[WORK ORDER A] According to the Wye Valley NHS Trust update, how long are patients attending for elective surgery asked to self-isolate before their operation?
[WORK ORDER B] Copy the Wye Valley NHS Trust update word for word from "Now, three months" to "of their own.".

[SOURCE TEXT]
++++++
Important information from Wye Valley NHS Trust. ????
Wye Valley NHS Trust is taking the first steps to restart some of the services which have been put on hold since the start of the coronavirus pandemic.
Along with hospitals across the UK, Wye Valley NHS Trust suspended a range of outpatient clinics and postponed routine surgery to make sure it had the resources ready to cope with patients who had contracted Covid-19.
While this meant a reduction in many services, patients needing urgent care – for example, those needing treatment in the Emergency Department, those receiving cancer treatment and some outpatients needing urgent treatment – continued to receive care.
Now, three months on, the Trust is getting ready to reopen a number of urgent outpatient clinics starting next week (w/c Monday, June 1), and aims to begin carrying out some elective surgery in the coming weeks.
At the same time the hospital will continue to treat new Covid-19 patients as well as carrying out other emergency work.
This will mean there are social distancing and infection prevention measures in place, which will include an assessment area at the front of the hospital to carry out temperature checks on patients for Covid-19 as they arrive and we will provide patients with a face mask, unless they have one of their own.
Patients are being asked to arrive no earlier than 15 minutes prior to their booked appointment time and attend on their own.
If this is not possible, the Trust is allowing patients to bring only one friend or relative where they require assistance. Children under the age of 16 are not allowed, unless the patient is a child. There may be situations in the clinic setting where a relative/friend is asked to wait outside the clinic room whilst a consultation takes place.
For patients attending for elective surgery, the Trust is requesting that they self-isolate for two weeks prior to their operation. They will be tested for Covid-19 prior to their procedure to ensure they don’t bring the virus onto the hospital’s wards.
Patients who are tested positive for coronavirus when they arrive may face having their appointment postponed.
The general advice to patients remains that if they have symptoms of coronavirus – high temperature, a new, continuous cough, and/or loss of taste/smell – please do not attend our hospitals/clinics and contact NHS111 for advice.
“These are standard procedures which are being adopted by many hospitals. They’re measures which will help keep people safe and ensure the risk of them catching coronavirus at the hospital is minimised. However, this is a new way of working which patients will not have experienced before when using our services,” said Jon Barnes, chief operating officer at WVT.
“The safety of patients is our priority and we have a great Infection Prevention Team to ensure we’re all complying with the latest guidance and regulations to keep our staff and those we’re caring for as safe as possible”.
“It will take us many months until we get back to anything like the level of activity that we managed prior to the outbreak.
“Things are very different now – we’ve been working hard to ensure that patients don’t need to come into hospital unless it’s absolutely necessary through video consultations between medics and patients.
“This will be the new way of working and we’re sure our patients will adapt to these new processes quickly.”
++++++
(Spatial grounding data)
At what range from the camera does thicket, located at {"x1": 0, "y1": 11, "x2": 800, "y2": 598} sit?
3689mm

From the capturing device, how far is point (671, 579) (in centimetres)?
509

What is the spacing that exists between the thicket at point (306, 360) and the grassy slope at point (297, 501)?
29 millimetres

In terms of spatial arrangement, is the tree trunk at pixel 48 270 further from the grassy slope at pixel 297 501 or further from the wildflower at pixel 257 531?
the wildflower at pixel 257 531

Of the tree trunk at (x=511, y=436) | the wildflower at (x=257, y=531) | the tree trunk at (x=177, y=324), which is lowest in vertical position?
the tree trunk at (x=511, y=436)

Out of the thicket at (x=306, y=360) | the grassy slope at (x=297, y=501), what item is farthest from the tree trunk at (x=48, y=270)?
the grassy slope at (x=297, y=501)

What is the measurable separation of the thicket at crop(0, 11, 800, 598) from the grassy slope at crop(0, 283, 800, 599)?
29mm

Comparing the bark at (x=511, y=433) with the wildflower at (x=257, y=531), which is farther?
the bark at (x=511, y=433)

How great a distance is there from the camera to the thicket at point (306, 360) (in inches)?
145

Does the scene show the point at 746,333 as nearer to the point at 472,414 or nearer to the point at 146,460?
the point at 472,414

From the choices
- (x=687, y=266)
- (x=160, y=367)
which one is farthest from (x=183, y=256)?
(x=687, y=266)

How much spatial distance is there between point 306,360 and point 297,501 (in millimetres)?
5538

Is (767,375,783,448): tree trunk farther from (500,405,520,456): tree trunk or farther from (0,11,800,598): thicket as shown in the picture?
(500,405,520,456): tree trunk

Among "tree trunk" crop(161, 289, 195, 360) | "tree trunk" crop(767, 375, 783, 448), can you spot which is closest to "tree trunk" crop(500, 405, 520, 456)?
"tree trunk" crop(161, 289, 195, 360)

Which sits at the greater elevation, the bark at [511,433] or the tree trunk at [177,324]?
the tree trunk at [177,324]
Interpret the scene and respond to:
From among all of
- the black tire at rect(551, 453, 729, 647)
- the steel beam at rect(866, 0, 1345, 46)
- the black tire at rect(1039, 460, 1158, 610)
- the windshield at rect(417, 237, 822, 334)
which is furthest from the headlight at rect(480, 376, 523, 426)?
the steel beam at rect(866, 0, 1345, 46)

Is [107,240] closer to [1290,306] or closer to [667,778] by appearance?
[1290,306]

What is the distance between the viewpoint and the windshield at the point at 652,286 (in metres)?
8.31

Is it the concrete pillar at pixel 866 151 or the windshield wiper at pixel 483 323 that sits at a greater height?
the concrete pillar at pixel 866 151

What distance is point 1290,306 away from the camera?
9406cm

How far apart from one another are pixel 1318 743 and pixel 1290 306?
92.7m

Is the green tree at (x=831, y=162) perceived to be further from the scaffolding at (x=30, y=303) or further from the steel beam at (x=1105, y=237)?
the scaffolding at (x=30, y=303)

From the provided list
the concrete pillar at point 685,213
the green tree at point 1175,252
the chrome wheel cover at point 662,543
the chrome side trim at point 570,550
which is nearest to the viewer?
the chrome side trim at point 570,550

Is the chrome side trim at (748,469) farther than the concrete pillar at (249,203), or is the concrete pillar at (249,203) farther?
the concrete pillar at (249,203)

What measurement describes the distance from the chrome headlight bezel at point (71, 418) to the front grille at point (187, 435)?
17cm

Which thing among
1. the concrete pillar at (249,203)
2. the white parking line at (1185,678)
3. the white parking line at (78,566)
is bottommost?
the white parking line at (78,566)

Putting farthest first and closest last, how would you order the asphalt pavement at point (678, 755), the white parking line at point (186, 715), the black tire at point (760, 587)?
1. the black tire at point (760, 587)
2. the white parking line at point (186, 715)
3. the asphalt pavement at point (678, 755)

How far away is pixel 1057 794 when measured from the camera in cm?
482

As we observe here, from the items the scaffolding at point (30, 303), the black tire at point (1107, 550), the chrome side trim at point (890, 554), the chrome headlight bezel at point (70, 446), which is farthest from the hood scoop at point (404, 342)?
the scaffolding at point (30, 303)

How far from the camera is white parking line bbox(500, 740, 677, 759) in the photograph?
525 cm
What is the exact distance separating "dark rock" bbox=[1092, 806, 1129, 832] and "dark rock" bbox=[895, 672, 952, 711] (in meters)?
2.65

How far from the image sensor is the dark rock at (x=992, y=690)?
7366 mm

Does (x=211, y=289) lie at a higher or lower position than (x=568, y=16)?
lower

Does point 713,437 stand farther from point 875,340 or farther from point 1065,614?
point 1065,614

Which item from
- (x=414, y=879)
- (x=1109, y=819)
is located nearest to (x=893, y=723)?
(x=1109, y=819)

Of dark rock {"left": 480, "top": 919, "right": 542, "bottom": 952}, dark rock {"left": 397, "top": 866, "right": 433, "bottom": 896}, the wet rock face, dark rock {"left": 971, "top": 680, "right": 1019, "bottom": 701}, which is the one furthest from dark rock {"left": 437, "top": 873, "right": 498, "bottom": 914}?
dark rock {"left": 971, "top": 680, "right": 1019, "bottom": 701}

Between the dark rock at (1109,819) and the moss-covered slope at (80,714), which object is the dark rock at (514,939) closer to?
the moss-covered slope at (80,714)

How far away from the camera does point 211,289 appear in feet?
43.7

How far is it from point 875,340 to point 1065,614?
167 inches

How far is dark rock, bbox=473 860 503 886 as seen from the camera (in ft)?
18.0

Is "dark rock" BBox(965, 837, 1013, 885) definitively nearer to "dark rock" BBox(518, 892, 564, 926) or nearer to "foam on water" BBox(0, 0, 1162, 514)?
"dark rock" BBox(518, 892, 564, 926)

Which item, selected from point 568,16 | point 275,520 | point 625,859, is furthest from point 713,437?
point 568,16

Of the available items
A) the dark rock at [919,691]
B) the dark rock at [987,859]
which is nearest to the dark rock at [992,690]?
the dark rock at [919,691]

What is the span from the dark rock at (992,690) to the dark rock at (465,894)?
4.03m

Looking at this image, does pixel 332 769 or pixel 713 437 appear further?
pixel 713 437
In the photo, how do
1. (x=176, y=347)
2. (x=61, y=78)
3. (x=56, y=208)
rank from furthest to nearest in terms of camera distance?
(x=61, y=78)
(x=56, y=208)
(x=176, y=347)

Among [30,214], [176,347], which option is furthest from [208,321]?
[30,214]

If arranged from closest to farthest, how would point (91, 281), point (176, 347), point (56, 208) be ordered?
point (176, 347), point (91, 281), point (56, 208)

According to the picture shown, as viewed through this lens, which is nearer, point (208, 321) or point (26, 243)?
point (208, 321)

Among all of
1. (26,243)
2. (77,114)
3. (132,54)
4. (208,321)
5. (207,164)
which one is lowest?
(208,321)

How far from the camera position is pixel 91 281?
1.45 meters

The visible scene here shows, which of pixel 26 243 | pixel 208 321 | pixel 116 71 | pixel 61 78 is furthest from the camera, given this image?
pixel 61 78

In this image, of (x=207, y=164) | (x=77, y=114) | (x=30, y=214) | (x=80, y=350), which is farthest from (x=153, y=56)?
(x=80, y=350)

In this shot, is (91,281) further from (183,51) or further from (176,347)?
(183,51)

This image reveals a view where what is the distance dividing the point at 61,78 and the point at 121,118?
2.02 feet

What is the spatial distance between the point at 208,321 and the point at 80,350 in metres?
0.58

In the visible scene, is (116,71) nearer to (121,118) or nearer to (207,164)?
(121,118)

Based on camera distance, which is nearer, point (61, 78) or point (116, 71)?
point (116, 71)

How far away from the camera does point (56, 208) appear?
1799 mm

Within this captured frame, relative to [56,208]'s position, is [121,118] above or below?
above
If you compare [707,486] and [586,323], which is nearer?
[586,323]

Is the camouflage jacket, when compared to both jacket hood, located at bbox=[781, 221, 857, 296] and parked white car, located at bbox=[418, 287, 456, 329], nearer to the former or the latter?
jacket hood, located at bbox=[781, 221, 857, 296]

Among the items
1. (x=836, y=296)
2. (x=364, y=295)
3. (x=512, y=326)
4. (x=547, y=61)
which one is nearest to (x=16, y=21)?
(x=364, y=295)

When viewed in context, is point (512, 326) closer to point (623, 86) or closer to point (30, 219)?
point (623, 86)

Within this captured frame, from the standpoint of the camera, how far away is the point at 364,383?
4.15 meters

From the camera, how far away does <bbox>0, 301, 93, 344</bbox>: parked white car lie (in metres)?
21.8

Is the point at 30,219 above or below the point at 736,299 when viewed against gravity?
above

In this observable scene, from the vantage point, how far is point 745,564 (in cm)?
++++++
[WRITTEN ANSWER A] Two weeks

[WRITTEN ANSWER B]
Now, three months on, the Trust is getting ready to reopen a number of urgent outpatient clinics starting next week (w/c Monday, June 1), and aims to begin carrying out some elective surgery in the coming weeks.
At the same time the hospital will continue to treat new Covid-19 patients as well as carrying out other emergency work.
This will mean there are social distancing and infection prevention measures in place, which will include an assessment area at the front of the hospital to carry out temperature checks on patients for Covid-19 as they arrive and we will provide patients with a face mask, unless they have one of their own.